PET scans to steer treatment of cancer patients

Thursday 11 May 2023, 12:30 pm
PhD student
S.R. Verhoeff
Promotor(s)
prof. dr. C.M.L. van Herpen, prof. dr. M. van den Heuvel, prof. dr. S. Heskamp
Co-promotor(s)
dr. E.H.J.G. Aarntzen
Location
Aula

This thesis shows that knowledge on the energy consumption of cancer cells and the presence/absence of specific proteins in the tumor environment can provide insight in the expected course of disease and treatment response. Part 1 reports that a watchful waiting period can be considered as an initial treatment strategy in a subset of patients with metastatic renal cell carcinoma with little clinical risk factors and tumors that show low energy consumption on a FDG PET scan. In part 2 we report that we can visualize PD-L1 in tumor cells is we inject patients with radiolabeled immunotherapy targeting PD-L1. In patients with lung cancer or relapsed/metastatic head and neck cancer, tumors were visualized and showed variable uptake of the radiolabeled immunotherapy within and between patients.

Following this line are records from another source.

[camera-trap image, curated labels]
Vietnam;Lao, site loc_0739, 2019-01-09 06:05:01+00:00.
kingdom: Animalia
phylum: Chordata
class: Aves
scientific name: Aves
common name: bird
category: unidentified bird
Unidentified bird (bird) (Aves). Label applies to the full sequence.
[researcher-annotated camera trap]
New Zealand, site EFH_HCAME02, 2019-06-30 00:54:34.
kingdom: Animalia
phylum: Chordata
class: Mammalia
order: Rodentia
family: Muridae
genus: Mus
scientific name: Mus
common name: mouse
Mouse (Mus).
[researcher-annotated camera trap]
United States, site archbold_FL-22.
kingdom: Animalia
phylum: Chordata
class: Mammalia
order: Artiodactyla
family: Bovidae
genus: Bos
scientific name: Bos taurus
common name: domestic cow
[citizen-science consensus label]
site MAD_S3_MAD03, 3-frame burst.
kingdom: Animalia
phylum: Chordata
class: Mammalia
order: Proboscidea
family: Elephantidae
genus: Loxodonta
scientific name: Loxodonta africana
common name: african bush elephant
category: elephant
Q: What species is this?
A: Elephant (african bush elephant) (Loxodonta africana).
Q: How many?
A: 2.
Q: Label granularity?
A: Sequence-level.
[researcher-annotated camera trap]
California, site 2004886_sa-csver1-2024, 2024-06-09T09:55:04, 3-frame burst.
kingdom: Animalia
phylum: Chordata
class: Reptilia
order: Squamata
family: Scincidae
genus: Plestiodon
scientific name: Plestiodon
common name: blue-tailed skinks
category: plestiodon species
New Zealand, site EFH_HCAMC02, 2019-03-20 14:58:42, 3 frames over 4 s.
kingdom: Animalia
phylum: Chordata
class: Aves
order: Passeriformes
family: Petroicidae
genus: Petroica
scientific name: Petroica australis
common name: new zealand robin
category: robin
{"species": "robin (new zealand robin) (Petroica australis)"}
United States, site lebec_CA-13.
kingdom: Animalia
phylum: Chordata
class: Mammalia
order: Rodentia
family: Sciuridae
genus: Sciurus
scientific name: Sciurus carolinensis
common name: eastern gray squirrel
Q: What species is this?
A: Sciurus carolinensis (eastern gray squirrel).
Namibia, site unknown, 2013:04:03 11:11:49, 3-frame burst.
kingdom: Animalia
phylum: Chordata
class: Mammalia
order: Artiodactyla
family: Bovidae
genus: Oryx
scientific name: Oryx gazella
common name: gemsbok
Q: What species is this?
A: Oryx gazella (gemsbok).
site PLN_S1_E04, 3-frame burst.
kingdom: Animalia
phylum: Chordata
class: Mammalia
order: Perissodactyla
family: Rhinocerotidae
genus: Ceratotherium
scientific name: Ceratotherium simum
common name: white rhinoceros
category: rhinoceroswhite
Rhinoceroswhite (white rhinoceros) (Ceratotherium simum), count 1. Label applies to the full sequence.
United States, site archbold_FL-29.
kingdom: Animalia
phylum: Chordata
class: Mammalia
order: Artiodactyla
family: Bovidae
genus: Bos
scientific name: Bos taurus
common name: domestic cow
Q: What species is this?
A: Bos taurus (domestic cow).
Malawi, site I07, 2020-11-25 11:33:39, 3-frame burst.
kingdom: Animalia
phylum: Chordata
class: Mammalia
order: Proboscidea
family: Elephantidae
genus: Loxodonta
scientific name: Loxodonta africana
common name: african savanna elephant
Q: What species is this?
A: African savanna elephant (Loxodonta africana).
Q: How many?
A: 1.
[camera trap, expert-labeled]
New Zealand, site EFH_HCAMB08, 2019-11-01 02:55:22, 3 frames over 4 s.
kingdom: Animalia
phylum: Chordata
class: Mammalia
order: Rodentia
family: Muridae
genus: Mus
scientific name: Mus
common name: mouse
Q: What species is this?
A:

This uptake could not be correlated to the response to immunotherapy treatment.

Sarah Verhoeff (1988) studied medicine at the Radboud University and continued with a specialization internal medicine at the Radboudumc in 2013. In 2017 she started het PhD research at de departments Medical Oncology and Nuclear Medicine. Currently she is in her final stages of her specialization for internist-oncologist.